Europäisches Board für Digitale Dienste: DSA-Durchsetzung und zukünftige Prioritäten
Die KommAustria als Digital Services Coordinator beim jüngsten Treffen des European Board for Digital Services (EBDS) in Brüssel und beim Vice-Chair-Meeting in Dublin.
Susanne Lackner, stv. Vors. KommAustria (vorne rechts) im Kreis der Koordinatoren für Digitale Dienste der EU mit Renate Nicolay (vorne, 3.v.r.), stv. Generaldirektorin, GD Kommunikationsnetze, Inhalte und Technologien © KOA/SL
Ein Schwerpunkt der aktuellen Sitzung des EBDS am 4. und 5. Februar in Brüssel lag auf neuen Risiken im Zusammenhang mit dem Einsatz von KI-basierten Chatbots. Während solche Systeme erhebliche Chancen für Wirtschaft und Gesellschaft bieten können, wurde zugleich betont, dass KI-generierte illegale Inhalte konsequent bekämpft werden müssen. Das Board begrüßte in diesem Zusammenhang die Einleitung eines Untersuchungsverfahrens der Kommission gegen den KI-Dienst Grok und signalisierte seine Unterstützung bei der Durchsetzung der DSA-Vorschriften.
Susanne Lackner, stv. Vors. KommAustria (Mitte vorn) und Daniel Schärf, RTR Medien (hinten re.), beim Vice Chair Meeting in Dublin. © Coimisiún na Meán (CnaM), Irland
Im Rahmen der Vice-Chair-Gruppe stand in Dublin am 19. und 20. Jänner insbesondere der Austausch zwischen den nationalen Koordinatoren für digitale Dienste und der Europäischen Kommission zur Verfahren und strategische Planung. Ein weiterer Schwerpunkt lag auf der Frage, wie externe Expertise stärker eingebunden werden kann, ohne dabei Anforderungen an Vertraulichkeit und Governance zu beeinträchtigen. Dabei wurde auch die Rolle des jährlichen Arbeitsplans als zentrales Instrument für die strategische Steuerung der Board-Aktivitäten hervorgehoben.

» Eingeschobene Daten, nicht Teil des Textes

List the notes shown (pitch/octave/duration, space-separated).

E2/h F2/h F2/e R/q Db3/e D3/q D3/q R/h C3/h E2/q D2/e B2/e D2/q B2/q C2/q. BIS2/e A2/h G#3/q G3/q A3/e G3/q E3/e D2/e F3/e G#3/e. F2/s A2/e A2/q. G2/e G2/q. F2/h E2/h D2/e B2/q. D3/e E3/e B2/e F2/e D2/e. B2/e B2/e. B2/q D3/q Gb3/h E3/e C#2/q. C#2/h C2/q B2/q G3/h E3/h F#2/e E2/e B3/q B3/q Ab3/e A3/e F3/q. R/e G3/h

Ein weiteres Thema war die Zusammenarbeit zwischen den verschiedenen Arbeitsgruppen des Boards. Ziel ist es, eine stärkere horizontale Abstimmung zu erreichen. Ein zentraler Teil der Diskussion betraf die praktische Zusammenarbeit zwischen nationalen Behörden und der Europäischen Kommission bei der Aufsicht über sehr großen Online-Plattformen und Suchmaschinen (VLOPs/VLOSEs) und wie strategische Diskussionen auf Board-Ebene stärker mit der operativen Arbeit der Arbeitsgruppen verknüpft werden können.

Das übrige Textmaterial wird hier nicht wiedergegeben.